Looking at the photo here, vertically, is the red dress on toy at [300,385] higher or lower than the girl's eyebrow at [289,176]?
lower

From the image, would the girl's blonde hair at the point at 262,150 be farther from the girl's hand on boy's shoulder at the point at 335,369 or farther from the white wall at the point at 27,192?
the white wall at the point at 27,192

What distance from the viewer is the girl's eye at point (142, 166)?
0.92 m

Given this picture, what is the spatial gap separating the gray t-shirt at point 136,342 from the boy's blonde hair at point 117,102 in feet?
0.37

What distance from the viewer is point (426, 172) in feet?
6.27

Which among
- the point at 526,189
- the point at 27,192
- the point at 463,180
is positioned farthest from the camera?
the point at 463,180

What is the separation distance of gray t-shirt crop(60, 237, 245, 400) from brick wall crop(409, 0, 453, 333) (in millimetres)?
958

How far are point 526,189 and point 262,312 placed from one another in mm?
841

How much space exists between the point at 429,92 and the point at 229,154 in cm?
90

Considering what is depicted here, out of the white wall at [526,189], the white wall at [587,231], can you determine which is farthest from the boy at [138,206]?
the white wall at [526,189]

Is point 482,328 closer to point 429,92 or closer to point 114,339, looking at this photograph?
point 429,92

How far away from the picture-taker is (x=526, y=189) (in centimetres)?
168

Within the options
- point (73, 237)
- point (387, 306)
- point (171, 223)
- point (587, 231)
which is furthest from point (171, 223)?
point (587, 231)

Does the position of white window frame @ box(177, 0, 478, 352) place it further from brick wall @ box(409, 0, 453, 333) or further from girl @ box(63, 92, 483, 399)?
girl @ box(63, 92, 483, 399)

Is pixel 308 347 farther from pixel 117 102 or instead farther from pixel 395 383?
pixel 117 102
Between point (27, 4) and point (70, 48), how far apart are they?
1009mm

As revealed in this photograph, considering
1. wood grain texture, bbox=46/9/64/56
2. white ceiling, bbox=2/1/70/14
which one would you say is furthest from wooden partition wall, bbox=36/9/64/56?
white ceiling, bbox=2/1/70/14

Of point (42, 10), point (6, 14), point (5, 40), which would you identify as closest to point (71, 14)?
○ ○ ○
*TASK PROMPT*.
Every line of the records above needs to be given again exactly.

*RESULT OF THE EXERCISE*.
Looking at the photo here, vertically, is the red dress on toy at [300,385] higher or lower than the girl's eyebrow at [289,176]?
lower

From the image, would the girl's blonde hair at the point at 262,150 be farther from the girl's hand on boy's shoulder at the point at 335,369 or farther from the white wall at the point at 27,192?
the white wall at the point at 27,192

What distance from the viewer is the girl's eye at point (142, 166)?
0.92 m

Given this picture, what is the spatial gap separating the gray t-shirt at point 136,342 from the boy's blonde hair at point 117,102 in feet?
0.37

What distance from the viewer is point (426, 172) in feet?
6.27

Which among
- the point at 526,189
- the point at 27,192
- the point at 463,180
is positioned farthest from the camera?
the point at 463,180

What is the separation distance of gray t-shirt crop(60, 237, 245, 400) from brick wall crop(409, 0, 453, 333) (in millimetres)?
958

How far are point 526,189 and point 262,312 placed from one another in mm?
841

How much space exists between the point at 429,92 and the point at 229,154 in cm?
90

Considering what is depicted here, out of the white wall at [526,189], the white wall at [587,231], can you determine which is farthest from the boy at [138,206]?
the white wall at [526,189]

Is point 482,328 closer to point 429,92 or closer to point 114,339, looking at this photograph?
point 429,92

How far away from the picture-taker is (x=526, y=189) (in centimetres)?
168

Within the options
- point (73, 237)
- point (387, 306)
- point (171, 223)
- point (587, 231)
which is furthest from point (171, 223)?
point (587, 231)

Does the position of white window frame @ box(177, 0, 478, 352) place it further from brick wall @ box(409, 0, 453, 333) or further from girl @ box(63, 92, 483, 399)?
girl @ box(63, 92, 483, 399)

Is pixel 308 347 farther from pixel 117 102 or instead farther from pixel 395 383?
pixel 117 102
Between point (27, 4) and point (70, 48), how far apart are they?
1009mm

As revealed in this photograph, considering
1. wood grain texture, bbox=46/9/64/56
2. white ceiling, bbox=2/1/70/14
which one would you say is furthest from wooden partition wall, bbox=36/9/64/56?
white ceiling, bbox=2/1/70/14

Of point (42, 10), point (6, 14), point (5, 40), which would you identify as closest to point (71, 14)?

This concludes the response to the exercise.